In August 2021, as U.S. and NATO troops were withdrawing from Afghanistan, Harris and Perez were in Kandahar serving on a 10-person split surgical team assisting in the closure of forward operating bases when they learned that the senior leader of a local organization had a young son with a life-threatening head injury. The team was able to secure a place for the boy on a flight to Bagram Airfield, where neurosurgeons at Craig Joint Theater Hospital could care for him.
Perez, the team's anesthesia provider, used a handheld ultrasound device to determine that the boy's condition was worsening. However, the team could not afford to spare Perez to travel with the boy, and as a result his condition could not be monitored during the flight. Sadly, upon his arrival at Craig the boy was declared brain dead, and his body was subsequently flown back to his family.
"That was a traumatic experience for the team, and it left us with some questions," recalls Harris. "Why didn't we have some kind of capability to monitor patients more consistently in prolonged field care situations or austere conditions?"
Harris and Perez began discussing what such a device would look like while they were still in Afghanistan, and contacted Womack's Clinical Investigation Department to inform them that they might have a patentable idea. The department, in turn, submitted their notes and preliminary sketches to MRDC's Medical Technology Transfer Office, which coordinates intellectual property licensing to help DOD inventors successfully commercialize their products for the Warfighter.
MTT uses an award-winning process it developed called Assistive Technology Transfer, or AT2, which involves working with inventors to systematically mature and de-risk their biomedical technologies to the point that they are ready for licensing by commercial partners. The AT2 process ensures that the first-generation products that reach the Warfighter are mature and military ready. Ron Marchessault, one of MTT's experienced licensing officers, helped Harris and Perez apply for a provisional patent and is working with them to identify and apply for federal funding, including from MRDC's Congressionally Directed Medical Research Programs and the Telemedicine and Advanced Technology Research Center's Advanced Medical Technology Initiative.

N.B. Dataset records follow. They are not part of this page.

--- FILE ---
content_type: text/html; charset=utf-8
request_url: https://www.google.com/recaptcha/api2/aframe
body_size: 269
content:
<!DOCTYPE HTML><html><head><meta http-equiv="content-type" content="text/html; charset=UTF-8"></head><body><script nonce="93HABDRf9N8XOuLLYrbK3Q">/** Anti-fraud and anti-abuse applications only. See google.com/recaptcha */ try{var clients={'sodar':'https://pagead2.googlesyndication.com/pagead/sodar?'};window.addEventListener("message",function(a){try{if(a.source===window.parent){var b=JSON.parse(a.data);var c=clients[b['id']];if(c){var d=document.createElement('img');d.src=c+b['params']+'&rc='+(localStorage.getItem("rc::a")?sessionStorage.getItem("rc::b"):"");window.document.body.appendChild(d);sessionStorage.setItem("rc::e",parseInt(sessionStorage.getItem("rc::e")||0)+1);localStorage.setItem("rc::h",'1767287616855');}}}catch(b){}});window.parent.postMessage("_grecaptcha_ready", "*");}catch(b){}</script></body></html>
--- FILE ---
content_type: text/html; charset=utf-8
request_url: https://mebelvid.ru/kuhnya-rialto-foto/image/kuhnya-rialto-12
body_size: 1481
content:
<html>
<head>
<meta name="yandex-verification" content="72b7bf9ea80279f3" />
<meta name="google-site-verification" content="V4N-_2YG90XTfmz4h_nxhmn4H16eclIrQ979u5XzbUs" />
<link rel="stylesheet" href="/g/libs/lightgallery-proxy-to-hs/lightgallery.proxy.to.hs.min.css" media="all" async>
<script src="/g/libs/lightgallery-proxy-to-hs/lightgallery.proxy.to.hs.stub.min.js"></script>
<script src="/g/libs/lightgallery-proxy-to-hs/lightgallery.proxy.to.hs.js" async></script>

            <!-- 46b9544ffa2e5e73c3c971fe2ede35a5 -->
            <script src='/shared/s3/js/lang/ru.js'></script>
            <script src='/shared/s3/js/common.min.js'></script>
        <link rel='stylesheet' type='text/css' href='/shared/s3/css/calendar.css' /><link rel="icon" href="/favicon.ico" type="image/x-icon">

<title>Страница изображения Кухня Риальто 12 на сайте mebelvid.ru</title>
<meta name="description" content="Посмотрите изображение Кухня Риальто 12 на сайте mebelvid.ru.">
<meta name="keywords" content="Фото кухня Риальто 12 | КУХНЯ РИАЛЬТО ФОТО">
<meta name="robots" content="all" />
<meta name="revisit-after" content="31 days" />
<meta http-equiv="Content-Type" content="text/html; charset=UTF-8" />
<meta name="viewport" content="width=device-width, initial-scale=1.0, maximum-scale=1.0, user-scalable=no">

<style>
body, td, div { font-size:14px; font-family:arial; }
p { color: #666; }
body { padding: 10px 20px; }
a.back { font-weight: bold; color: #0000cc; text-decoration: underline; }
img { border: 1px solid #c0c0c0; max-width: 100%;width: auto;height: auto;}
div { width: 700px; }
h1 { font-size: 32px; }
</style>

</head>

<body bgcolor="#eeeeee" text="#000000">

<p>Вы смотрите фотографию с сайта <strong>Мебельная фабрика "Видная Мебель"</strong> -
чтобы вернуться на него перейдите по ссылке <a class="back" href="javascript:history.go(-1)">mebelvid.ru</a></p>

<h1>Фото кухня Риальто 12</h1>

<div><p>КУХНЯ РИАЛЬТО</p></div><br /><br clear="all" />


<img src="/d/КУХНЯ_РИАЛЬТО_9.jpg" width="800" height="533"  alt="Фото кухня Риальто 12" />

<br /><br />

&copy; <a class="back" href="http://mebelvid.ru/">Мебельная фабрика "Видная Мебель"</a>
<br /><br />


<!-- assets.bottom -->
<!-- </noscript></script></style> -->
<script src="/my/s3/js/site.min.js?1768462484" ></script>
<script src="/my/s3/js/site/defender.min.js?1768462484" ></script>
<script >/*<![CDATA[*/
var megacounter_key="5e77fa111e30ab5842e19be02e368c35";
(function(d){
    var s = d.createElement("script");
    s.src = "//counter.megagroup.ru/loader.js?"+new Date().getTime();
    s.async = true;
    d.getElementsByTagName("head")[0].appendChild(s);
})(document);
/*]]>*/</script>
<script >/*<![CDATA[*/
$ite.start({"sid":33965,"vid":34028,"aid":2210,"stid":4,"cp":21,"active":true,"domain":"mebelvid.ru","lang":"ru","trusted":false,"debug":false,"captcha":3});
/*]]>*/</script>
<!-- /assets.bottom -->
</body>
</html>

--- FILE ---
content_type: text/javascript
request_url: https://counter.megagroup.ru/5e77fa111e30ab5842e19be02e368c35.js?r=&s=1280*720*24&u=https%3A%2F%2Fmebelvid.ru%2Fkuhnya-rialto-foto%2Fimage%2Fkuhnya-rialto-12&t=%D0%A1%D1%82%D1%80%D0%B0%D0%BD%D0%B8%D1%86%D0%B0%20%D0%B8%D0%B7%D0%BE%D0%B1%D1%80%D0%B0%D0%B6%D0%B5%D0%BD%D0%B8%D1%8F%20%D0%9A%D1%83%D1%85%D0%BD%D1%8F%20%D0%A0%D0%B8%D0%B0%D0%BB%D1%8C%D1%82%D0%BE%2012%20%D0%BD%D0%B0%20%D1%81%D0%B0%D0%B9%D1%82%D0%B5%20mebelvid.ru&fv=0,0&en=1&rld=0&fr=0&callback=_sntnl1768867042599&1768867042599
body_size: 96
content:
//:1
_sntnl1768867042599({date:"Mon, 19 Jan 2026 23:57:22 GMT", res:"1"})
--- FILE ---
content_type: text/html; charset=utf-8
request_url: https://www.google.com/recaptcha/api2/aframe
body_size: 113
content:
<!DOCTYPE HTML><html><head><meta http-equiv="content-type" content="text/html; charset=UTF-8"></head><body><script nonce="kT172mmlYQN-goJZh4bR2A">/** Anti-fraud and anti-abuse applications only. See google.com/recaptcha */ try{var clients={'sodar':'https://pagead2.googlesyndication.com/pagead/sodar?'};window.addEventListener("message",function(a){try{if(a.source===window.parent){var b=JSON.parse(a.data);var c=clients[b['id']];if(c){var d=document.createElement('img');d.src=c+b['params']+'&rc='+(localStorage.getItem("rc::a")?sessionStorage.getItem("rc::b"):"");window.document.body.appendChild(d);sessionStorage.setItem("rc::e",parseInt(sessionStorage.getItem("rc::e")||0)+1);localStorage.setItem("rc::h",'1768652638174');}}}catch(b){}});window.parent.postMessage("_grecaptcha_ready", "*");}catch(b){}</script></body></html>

The inventors collaborated with a biomedical development company that constructed a basic prototype of the device using parts from a dismantled commercially available handheld ultrasound scanner, with the help of funds provided by Womack's Clinical Investigation Department. Using the prototype to conduct proof-of-concept experiments using a model eyeball and optic nerve sheath, Harris found that the device produced an average measurement that was within 5% of the physical diameter of the sheath, a highly accurate result that validated the invention's premise.
Harris presented these results at the March 2024 State of the Technology Meeting on Neurotrauma Diagnosis, Monitoring and Assessment in Washington, DC, hosted by USAMRDC's Combat Casualty Care Research Program, the Biomedical Advanced Research and Development Authority and the Medical Technology Enterprises Consortium.
"There was definitely interest in it," says Harris. "Obviously folks want to see clinical data, but the potential was definitely recognized, and several folks expressed significant interest in the idea."
Harris says that a wearable ultrasound intracranial pressure monitor could have a wide range of applications in addition to the military, including intensive care units and first responders as well as highly specialized fields such as sports medicine and mountain rescue.
"There's a lot of up-and-coming technology designed to help people manage head trauma, but most of it is still in the early research phase or undergoing clinical trials, and the products are still 10 or 15 years down the road," explains Harris. "With the right funding and the right development team, this device should be relatively easy to transition quickly into the hands of the people who need it."